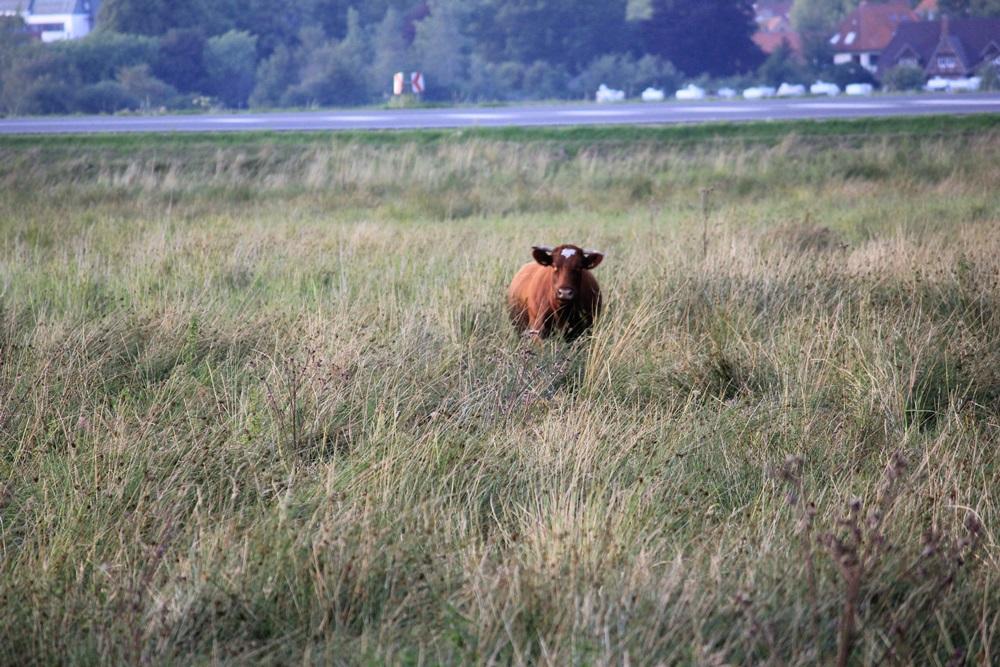 Maine-Anjou, simultaneously landscape conservation and meat production, Hof Haithabu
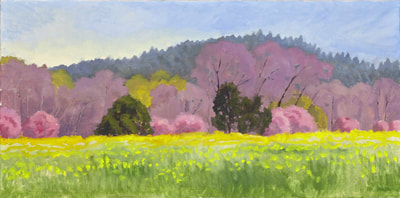Spring Colors West of Healdsburg  by Terry Lockman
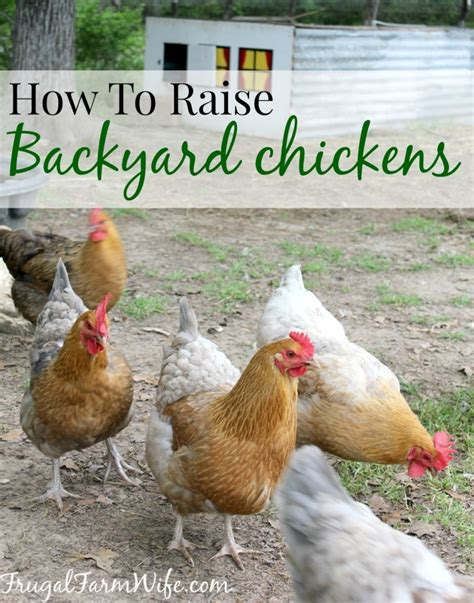 how to raise chickens in your backyard the frugal farm wife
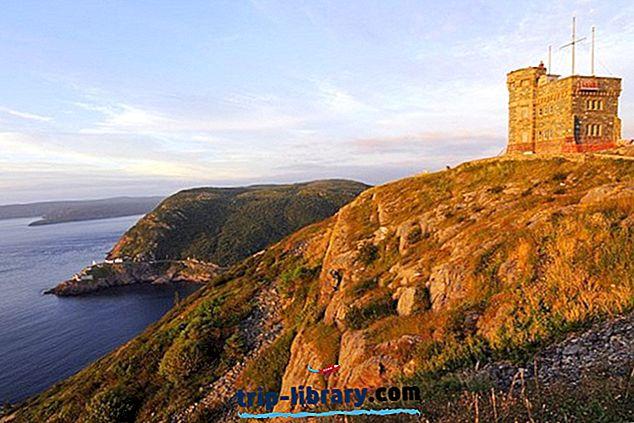 10 atracciones turísticas mejor valoradas en St. John's, Newfoundland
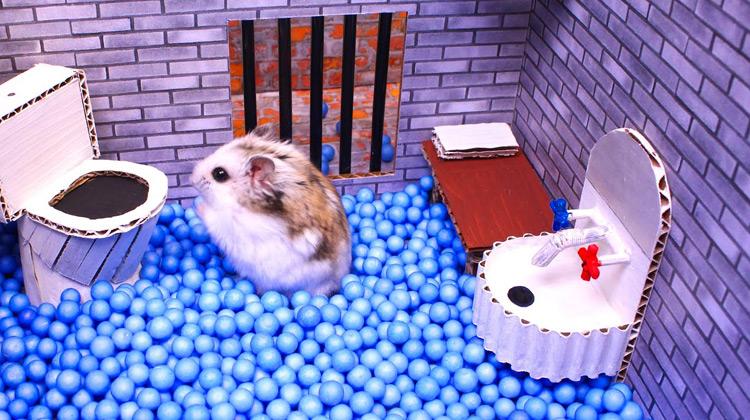 Show Moment - Hamster Lucu dan Menggemaskan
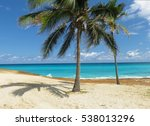 Two Tall Coconut Palm Trees In...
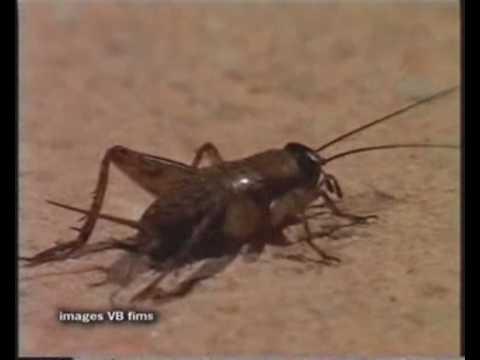 Un parásito induce a un insecto a suicidarse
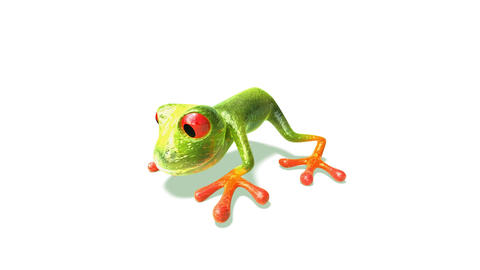 frog2 Animation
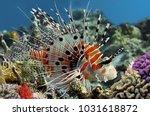 Spotfin Lionfish  Pterois...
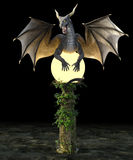 Dragão Stella Imagem de Stock Royalty Free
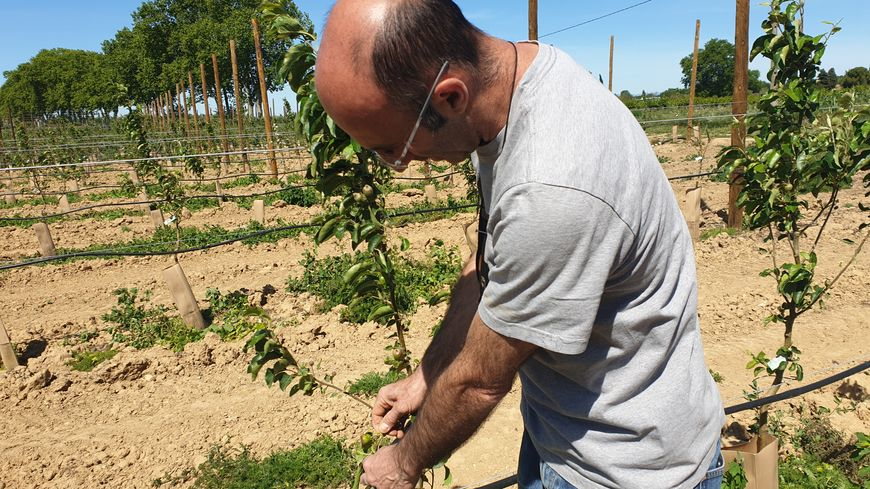 Les pommiers de Robert Cecchetti souffrent à cause du vent.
|---|
◆ What this task involves ◆
Leave out the pictures and copy every record above exactly.

◆ Task response ◆
 Maine-Anjou, simultaneously landscape conservation and meat production, Hof Haithabu
Spring Colors West of Healdsburg  by Terry Lockman
 how to raise chickens in your backyard the frugal farm wife
 10 atracciones turísticas mejor valoradas en St. John's, Newfoundland
 Show Moment - Hamster Lucu dan Menggemaskan
 Two Tall Coconut Palm Trees In...
 Un parásito induce a un insecto a suicidarse
 frog2 Animation
 Spotfin Lionfish  Pterois...
 Dragão Stella Imagem de Stock Royalty Free
 Les pommiers de Robert Cecchetti souffrent à cause du vent.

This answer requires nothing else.